緊急連絡先になれる人・なれない人【2026年の最新事情】
「自分は親族じゃないけど、緊急連絡先になれるの?」という疑問にお答えします。原則と例外を整理しておきましょう。
原則は「3親等以内の親族」
多くの管理会社・保証会社では、緊急連絡先として3親等以内の親族(両親・兄弟姉妹・祖父母・叔父叔母など)を求めるのが一般的です。緊急時にしっかり連絡が取れる関係が望ましい、という考え方からです。
友人・知人でも認められるケースがある
親族に頼めない事情がある場合、友人・知人・職場の上司や同僚でも認められることがあります。とくに「長年の友人」「定期的に会う関係」など、継続的なつながりがあると認められやすい傾向です。ただし最終判断は保証会社・管理会社次第で、近年は親族を強く求める会社も増えています。
⚠ 2026年の注意点:確認電話が厳格化
2026年に入り、家賃保証会社の審査では緊急連絡先への確認が以前より厳格になっています。AIを活用した審査システムの導入が進み、申込内容の確認が多角的になったためです。「名前だけ借りる」つもりでも、本人確認の電話が入る前提で考えておきましょう。
なれない・避けるべきケース
- 電話連絡がまったく取れない人(固定・携帯いずれも持たない等)
- 海外居住者(緊急時に連絡が取れないため不可とされることが多い)
- 同居予定の家族(保証会社によっては緊急連絡先として認められない)
頼まれた側が知っておくべき「3つの注意点」
ここが、頼まれた側にとって一番大事なところです。引き受けても基本的に問題はありませんが、次の3点だけは押さえておいてください。
審査の電話には「協力的に」対応する
保証会社から確認の電話が来たとき、横暴な態度を取ったり質問にまともに答えなかったりすると、それを理由に申込者本人の審査が落ちることがあります。聞かれるのは氏名・住所・連絡先など簡単な内容です。落ち着いて答えれば問題ありません。
自分に滞納歴・ブラック登録があると影響することも
あなた自身が過去に家賃を滞納して保証会社のデータベースにネガティブな記録が残っている場合、緊急連絡先として認められず、申込者が別の人を探すよう求められることがあります。これは申込者本人がいくら問題なくても起こり得るので、心当たりがあれば事前に伝えてあげると親切です。
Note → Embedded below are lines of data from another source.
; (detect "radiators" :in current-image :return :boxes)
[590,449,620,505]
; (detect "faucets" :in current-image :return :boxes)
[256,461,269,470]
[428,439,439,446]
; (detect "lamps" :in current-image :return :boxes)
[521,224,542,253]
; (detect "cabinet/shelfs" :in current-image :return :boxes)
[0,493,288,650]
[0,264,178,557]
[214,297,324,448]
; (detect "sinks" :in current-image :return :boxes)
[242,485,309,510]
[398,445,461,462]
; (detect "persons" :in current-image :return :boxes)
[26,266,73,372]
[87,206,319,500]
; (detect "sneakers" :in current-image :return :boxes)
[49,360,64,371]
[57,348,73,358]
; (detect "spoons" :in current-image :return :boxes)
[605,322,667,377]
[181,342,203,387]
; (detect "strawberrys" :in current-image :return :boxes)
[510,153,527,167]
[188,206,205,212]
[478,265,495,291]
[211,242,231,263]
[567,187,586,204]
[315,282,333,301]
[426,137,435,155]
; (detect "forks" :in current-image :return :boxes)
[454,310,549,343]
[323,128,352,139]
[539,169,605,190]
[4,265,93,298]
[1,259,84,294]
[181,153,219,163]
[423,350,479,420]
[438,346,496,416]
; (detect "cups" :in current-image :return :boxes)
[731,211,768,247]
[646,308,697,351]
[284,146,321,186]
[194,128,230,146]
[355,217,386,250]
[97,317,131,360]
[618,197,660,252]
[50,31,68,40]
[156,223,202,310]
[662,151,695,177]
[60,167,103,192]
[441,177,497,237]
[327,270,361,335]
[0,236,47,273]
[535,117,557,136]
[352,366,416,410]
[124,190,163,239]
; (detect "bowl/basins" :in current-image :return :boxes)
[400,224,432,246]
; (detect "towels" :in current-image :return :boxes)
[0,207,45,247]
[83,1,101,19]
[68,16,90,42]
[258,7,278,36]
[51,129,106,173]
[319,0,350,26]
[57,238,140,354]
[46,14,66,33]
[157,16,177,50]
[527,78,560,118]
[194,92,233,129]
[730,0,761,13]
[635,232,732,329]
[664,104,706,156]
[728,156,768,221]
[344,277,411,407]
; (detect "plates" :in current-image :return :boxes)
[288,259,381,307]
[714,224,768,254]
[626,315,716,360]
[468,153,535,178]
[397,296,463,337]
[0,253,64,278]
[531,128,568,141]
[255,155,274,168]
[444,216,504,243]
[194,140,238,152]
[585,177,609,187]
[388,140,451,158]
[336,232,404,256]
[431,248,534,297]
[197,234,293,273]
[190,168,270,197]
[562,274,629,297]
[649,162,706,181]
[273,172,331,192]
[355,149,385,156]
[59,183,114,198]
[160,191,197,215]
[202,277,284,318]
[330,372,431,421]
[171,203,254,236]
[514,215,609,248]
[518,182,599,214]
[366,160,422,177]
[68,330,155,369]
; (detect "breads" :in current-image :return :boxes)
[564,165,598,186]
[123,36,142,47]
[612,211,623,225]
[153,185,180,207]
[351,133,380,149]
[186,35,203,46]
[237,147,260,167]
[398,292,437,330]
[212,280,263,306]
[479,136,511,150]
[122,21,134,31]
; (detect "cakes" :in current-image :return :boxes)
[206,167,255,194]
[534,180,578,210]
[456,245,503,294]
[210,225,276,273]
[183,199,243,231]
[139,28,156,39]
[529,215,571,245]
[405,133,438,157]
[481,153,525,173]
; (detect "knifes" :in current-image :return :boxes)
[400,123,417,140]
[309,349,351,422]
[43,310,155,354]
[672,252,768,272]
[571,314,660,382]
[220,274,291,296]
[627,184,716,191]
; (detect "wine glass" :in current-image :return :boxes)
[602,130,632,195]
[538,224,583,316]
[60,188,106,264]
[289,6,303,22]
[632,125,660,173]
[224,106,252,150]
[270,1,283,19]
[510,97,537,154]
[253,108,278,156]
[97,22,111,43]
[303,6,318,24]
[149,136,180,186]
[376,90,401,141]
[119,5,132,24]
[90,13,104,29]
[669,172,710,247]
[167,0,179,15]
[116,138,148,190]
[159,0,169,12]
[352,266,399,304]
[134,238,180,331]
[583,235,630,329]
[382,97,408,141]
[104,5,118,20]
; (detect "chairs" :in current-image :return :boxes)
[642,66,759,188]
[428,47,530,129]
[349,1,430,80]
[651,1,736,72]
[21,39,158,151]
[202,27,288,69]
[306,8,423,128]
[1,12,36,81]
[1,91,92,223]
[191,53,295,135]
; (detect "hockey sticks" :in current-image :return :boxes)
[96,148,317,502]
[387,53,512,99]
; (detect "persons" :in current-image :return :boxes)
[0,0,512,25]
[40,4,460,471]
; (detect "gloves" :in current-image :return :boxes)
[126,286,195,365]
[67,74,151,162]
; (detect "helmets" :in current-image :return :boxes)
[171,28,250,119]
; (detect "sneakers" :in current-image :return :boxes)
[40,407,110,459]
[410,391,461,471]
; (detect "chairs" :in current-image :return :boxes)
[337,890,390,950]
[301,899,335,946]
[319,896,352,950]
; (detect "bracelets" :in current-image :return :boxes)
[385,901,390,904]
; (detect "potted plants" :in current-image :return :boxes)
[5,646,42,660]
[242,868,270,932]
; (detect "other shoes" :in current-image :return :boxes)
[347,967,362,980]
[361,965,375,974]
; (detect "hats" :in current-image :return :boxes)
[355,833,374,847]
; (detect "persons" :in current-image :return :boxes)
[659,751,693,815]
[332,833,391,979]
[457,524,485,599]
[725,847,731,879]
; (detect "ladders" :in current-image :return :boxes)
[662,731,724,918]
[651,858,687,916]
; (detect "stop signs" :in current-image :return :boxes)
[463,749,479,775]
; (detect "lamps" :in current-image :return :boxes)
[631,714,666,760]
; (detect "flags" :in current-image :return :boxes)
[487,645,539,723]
「いつ・どこから電話が来るか」を申込者に確認しておく
いきなり知らない番号から「審査のお電話です」と言われると驚いてしまいます。申込者に「保証会社から確認の電話が来るかも」と一言伝えておいてもらえば、心構えができます。連絡が入る場合は申込前に分かることが多いので、事前共有がスムーズです。
虚偽の連絡先はNG!契約違反になります
「頼める人がいないから、適当な番号を書いておこう」――これは絶対に避けてください。実在しない連絡先や、本人の承諾なく記載した緊急連絡先は契約違反にあたります。審査時の本人確認電話で発覚すれば審査落ち、契約後に発覚すれば契約解除につながるリスクもあります。
もし頼める親族がいない場合は、不動産会社の担当者に正直に相談するのが最も確実です。連帯保証人と緊急連絡先の兼任を認めてもらえたり、要件のゆるやかな物件を紹介してもらえたりすることがあります。
よくある質問
まとめ
緊急連絡先を頼まれても、あなたが家賃を肩代わりさせられることはありません。役割は「本人と連絡が取れないときの取次ぎ」だけです。安心して引き受けて大丈夫です。
ただし、①審査の電話には落ち着いて協力する、②自分に滞納歴があれば事前に伝える、③いつ電話が来るか申込者に確認しておく――この3点だけ押さえておけば、相手の審査もスムーズに進みます。頼んでくれた人のためにも、気持ちよく引き受けてあげてくださいね。